Énoncé du problème: Reprenez le texte sur l’instant où Jean-Jacques sort de son évanouissement et prolongez-le à la suite de sa dernière phrase.

Texte:

Bien qu’il soit difficile de recourir à l’ordre chronologique quand les repères du temps et de l’espace disparaissent, on peut noter trois étapes, dans cette hypothétique reconstitution : l’évanouissement, la sortie de l’évanouissement et le réveil. L’important n’est ni l’évanouissement ( qui pourrait donner lieu à un procès-verbal), ni le réveil (que la mémoire de Jean-Jacques peut essayer de décrire). L’important, c’est le moment (en fait : l’instant) de la sortie. Le présent, c’est ça. S’il s’inscrivait dans la durée ordinaire, on pourrait dire de lui que cet instant est juste avant qu’une conscience puisse penser ou se penser comme conscience. Mais il ne s’inscrit pas dans la durée au sens ordinaire : c’est un instant, ce n’est pas un moment ! Un flash sans durée : c’est comme un flash qui serait sans durée, situation impossible qui souligne que tout commentaire de cet instant est de l’ordre du langage, donc de la métaphore.

Il semble se passer alors ce qu’il semble se passer dans leur esprit quand les chercheurs en astronomie fondamentale s’essaient à quantifier ce qu’ils appellent « le temps de Planck », l’espace temporel qui séparerait (ils sont déjà dans la métaphore) l’origine du monde et le fameux Big Bang. Mesurer la durée de l’instant durant lequel le temps s’invente ! Mesurer la durée du sans durée ! Alors : prendre une seconde de notre durée enregistrée, la diviser par 10 puis encore par 10 et par 10, autant de fois qu’il le faudra, c’est-à-dire, disent-ils, 10 à la puissance 43 fois ! Un milliardième de milliardième de milliardième de milliardième de seconde, c’est encore dix millions de fois trop grand ! J’ignore quels ont été les calculs minutieux qui ont abouti à ce résultat et je ne doute pas qu’ils aient quelque part une certaine pertinence scientifique, mais leur résultat me paraît métaphysique. De l’ordre de la métaphore, une fois de plus.

Un laps de temps en dehors du temps.

Que peut-il bien se passer pendant ce laps de temps, qui n’est un laps que de façon imagée ? En suggérer une explication, c’est déjà accepter de se placer dans l’ordre du langage qui suppose le temps et l’espace comme coordonnées brutes. Mais c’est aussi rester convaincu qu’à se placer ainsi dans l’ordre du langage c’est savoir que les mots qu’on va trouver rateront nécessairement leur but. Le sentiment d’échec fait partie de l’urgence. Au-delà de cette limite, votre billet n’est plus valable… Il faut changer de réseau.

Passer à ce que Bernard Noël évoque par la sueur de mots et Yves Bonnefoy par l’envers disloqué des paroles. Quand cesse l’évanouissement de Jean-Jacques, avant même que sa conscience prenne conscience de son réveil, le jaillissement a déjà eu lieu: l’être-là du monde, l’il y a d’Emmanuel Levinas a expulsé la conscience. C’est-à-dire qu’une fois de plus, une première fois de plus, la conscience est à l’état naissant, remplissant de sa légère existence le monde qu’elle aperçoit pour la première fois, une première fois de plus.

Extraits de données:
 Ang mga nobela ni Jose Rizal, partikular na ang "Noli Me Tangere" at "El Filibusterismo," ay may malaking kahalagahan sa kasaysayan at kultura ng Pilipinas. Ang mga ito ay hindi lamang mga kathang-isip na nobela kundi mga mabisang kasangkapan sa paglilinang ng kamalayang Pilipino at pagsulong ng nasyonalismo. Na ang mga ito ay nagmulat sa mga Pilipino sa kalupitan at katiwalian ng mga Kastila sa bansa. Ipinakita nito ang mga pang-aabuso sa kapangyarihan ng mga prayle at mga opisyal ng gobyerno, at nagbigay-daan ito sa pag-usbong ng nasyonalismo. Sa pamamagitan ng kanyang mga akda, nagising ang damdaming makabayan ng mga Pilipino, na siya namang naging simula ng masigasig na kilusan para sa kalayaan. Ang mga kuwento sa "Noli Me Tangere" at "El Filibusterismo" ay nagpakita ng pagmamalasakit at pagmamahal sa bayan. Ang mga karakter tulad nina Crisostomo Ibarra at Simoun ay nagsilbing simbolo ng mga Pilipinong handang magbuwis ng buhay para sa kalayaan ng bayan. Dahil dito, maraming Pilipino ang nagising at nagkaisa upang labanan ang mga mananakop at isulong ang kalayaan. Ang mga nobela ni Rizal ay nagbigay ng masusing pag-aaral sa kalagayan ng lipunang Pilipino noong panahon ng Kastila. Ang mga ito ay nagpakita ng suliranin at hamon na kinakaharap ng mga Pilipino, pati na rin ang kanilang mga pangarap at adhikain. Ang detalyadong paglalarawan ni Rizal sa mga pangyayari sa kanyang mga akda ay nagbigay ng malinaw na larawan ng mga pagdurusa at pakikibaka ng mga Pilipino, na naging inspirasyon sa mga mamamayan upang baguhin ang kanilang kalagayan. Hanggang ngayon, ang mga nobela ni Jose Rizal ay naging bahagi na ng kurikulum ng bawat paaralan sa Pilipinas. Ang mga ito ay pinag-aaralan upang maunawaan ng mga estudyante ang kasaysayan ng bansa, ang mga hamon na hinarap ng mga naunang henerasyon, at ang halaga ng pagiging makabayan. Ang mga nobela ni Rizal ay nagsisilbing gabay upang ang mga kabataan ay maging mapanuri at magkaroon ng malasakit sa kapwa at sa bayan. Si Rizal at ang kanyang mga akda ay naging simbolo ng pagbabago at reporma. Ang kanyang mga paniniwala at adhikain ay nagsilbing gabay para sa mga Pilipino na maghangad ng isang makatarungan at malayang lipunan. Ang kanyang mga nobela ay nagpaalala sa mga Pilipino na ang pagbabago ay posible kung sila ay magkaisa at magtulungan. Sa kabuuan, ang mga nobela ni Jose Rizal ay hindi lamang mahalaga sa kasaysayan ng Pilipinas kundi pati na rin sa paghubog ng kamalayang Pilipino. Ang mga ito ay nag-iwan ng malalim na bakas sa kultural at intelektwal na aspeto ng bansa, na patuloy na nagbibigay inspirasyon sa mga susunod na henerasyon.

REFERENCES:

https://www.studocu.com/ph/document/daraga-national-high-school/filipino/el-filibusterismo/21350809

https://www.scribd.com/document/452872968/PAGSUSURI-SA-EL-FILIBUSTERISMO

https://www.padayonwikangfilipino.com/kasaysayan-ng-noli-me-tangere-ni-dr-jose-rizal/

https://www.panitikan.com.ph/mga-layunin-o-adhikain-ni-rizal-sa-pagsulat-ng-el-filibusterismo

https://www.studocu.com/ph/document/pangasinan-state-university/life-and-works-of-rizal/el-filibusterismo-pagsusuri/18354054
---
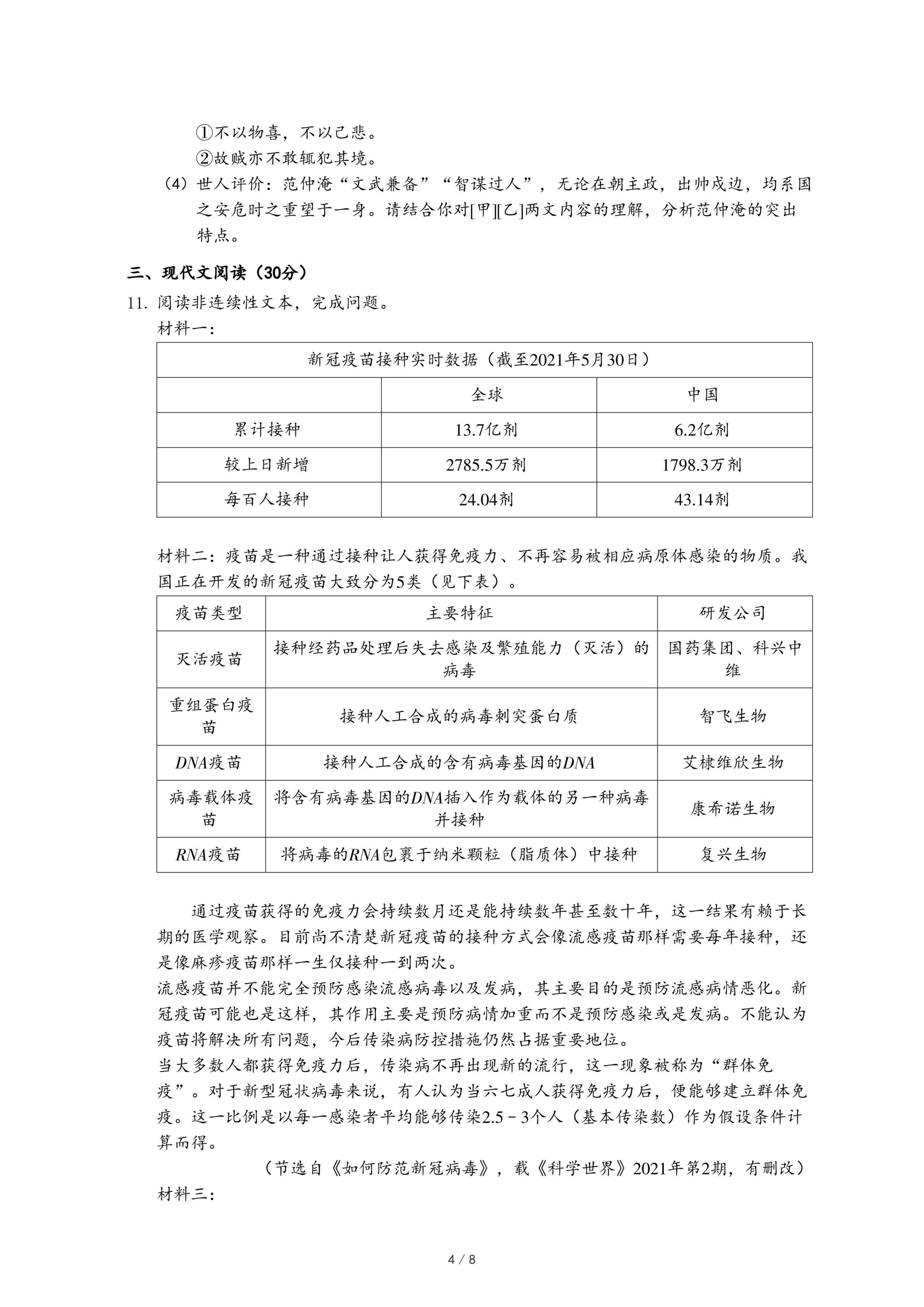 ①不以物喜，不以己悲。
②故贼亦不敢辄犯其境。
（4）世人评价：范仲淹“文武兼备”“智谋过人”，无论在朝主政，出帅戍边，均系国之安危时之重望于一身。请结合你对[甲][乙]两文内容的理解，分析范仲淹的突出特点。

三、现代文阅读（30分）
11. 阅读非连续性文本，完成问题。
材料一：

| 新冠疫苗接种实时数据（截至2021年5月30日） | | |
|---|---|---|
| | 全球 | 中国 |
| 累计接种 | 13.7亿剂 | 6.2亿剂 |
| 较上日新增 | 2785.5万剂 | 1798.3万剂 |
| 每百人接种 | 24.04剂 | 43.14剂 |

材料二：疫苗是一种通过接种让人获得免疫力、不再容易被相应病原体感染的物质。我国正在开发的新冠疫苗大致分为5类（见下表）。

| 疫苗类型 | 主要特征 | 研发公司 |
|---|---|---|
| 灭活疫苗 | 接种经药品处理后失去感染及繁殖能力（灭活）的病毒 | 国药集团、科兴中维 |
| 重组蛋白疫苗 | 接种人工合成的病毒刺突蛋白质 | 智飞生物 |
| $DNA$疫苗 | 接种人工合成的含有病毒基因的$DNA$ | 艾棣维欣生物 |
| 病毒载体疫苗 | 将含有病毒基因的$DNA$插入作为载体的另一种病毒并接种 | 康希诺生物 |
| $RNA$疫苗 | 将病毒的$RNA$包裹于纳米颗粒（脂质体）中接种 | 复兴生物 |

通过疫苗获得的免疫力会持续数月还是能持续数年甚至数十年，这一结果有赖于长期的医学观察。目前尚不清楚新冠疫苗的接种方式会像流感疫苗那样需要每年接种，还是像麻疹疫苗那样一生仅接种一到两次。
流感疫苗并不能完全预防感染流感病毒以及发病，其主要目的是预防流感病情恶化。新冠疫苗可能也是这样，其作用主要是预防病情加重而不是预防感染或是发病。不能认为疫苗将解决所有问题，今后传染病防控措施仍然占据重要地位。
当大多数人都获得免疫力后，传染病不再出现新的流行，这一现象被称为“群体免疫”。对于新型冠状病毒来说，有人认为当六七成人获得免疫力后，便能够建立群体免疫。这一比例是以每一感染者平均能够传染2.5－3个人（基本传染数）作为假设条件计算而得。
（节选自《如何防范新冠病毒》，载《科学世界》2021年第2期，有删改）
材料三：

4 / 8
---
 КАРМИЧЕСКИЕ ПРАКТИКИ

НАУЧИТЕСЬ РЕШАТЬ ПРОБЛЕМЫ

Réponse rédigée:
Seulement, l’instant flash de la naissance de la conscience révèle à elle-même une conscience qui, silencieusement, parle, se parle, recourt aux coordonnées spatio-temporelles du langage. La nuit s’avançait. J’aperçus le ciel, quelques étoiles, et un peu de verdure.. Cette première sensation fut un moment délicieux. Je ne me sentais encore que par-là. Je naissais dans cet instant à la vie, et il me semblait que je remplissais de ma légère existence tous les objets que j’apercevais. Tout entier au moment présent je ne me souvenais de rien; je n’avais nulle notion distincte de mon individu, pas la moindre idée de ce qui venait de m’arriver ; je ne savais ni qui j’étais ni où j’étais ; je ne sentais ni mal, ni crainte, ni inquiétude. Je voyais couler mon sang comme j’aurais vu couler un ruisseau, sans songer seulement que ce sang m’appartînt en aucune sorte. Je sentais dans tout mon être un calme ravissant, auquel chaque fois que je me le rappelle, je ne trouve rien de comparable dans toute l’activité des plaisirs connus….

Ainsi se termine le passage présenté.